» EXERCISE A
Translate this sentence from the passage about the multibody dynamics software project into Spanish: "All of the students passed with flying colors and we now have a core symbolic equation of motion generation engine."
» EXERCISE B
Pick up the passage about the multibody dynamics software project after its final sentence and write the next part.

» DOCUMENT TEXT
►

Our organization has not participated, but three of our mentors have participated in Google Summer of Code projects under other mentoring organizations.

====If you answered “yes” to the question above, please summarize your involvement and the successes and challenges of your participation. Please also list your pass/fail rate for each year.====

Our project started as a GSoC project in 2009 under Portland State University and was further developed in GSoC projects during 2011 and 2012 under the SymPy project. All of the students passed with flying colors and we now have a core symbolic equation of motion generation engine. Our biggest success has been getting the software to be used in the graduate multibody dynamics course at UC Davis in 2012, as well as verifying that the software correctly derives equations of motion for non-trivial three dimensional systems which have benchmark results in the scientific literature. Our biggest challenge is in making it easy for people to get started using the software within the Python ecosystem; the installation of all the relevant tools (NumPy, SciPy, matplotlib, IPython) has proved a significant barrier for many of our potential users who are typically used to an all-in-one commercial solution such as Matlab. We also plan to develop an end-user GUI based interface that can tackle most common problems. Our goal is to develop open source software that is superior to enterprise multi-body dynamics packages, which may cost as high as $20,000 a seat.

◄

» STORED DATA
►

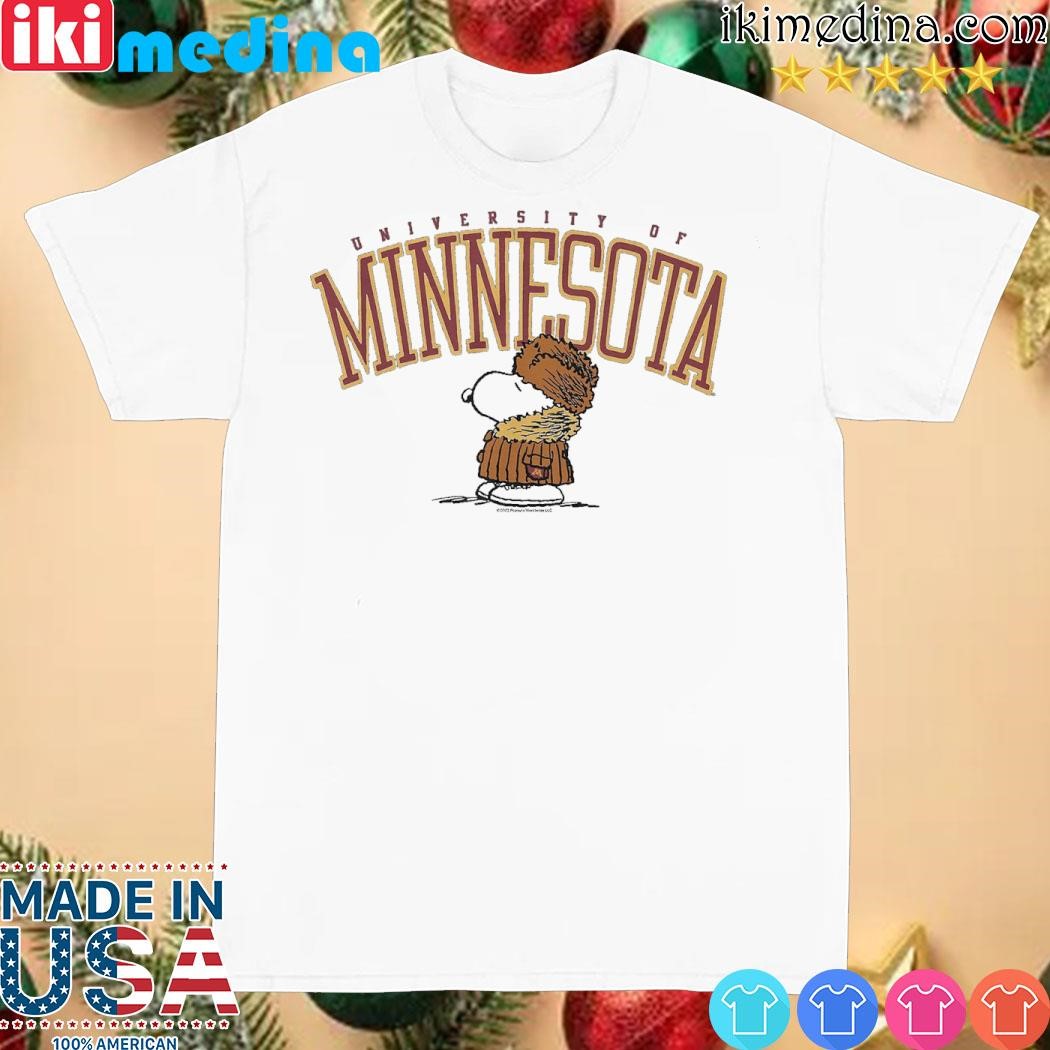 Official peanuts x Minnesota Snoopy shirt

◄

» EXPECTED OUTPUT A
Todos los estudiantes aprobaron con gran éxito y ahora contamos con un motor central de generación simbólica de ecuaciones de movimiento.

» EXPECTED OUTPUT B
====If your organization has not previously participated in Google Summer of Code, have you applied in the past? If so, for what year(s)?====

Members of our organization participated as students and mentors in GSoC in 2009, 2011, 2012 under different organizations as stated above.

====What Open Source Initiative approved license(s) does your project use?====

In general, the 3-clause BSD license. We plan to use liberal licenses so that our software is easily usable by commercial entities, among others.

====What is the URL for your Ideas list?====

https://pydy.org/gsoc_2013_ideas

====What is the main development mailing list for your organization?====

Currently, all of the development is done in the SymPy mailing list but now that portions of our project has outgrown SymPy, activity has been rising on the PyDy mailing list.

====What is the main IRC channel for your organization?====

The core of the software is developed under SymPy so we hang out on #sympy on freenode.net, but we also have a new #pydy channel that we use for development discussion that expands beyond the SymPy project.

====Who will be your backup organization administrator?====

Dr. Jason K. Moore will be the backup administrator. He’s been involved in the project organization and mentorship from the beginning.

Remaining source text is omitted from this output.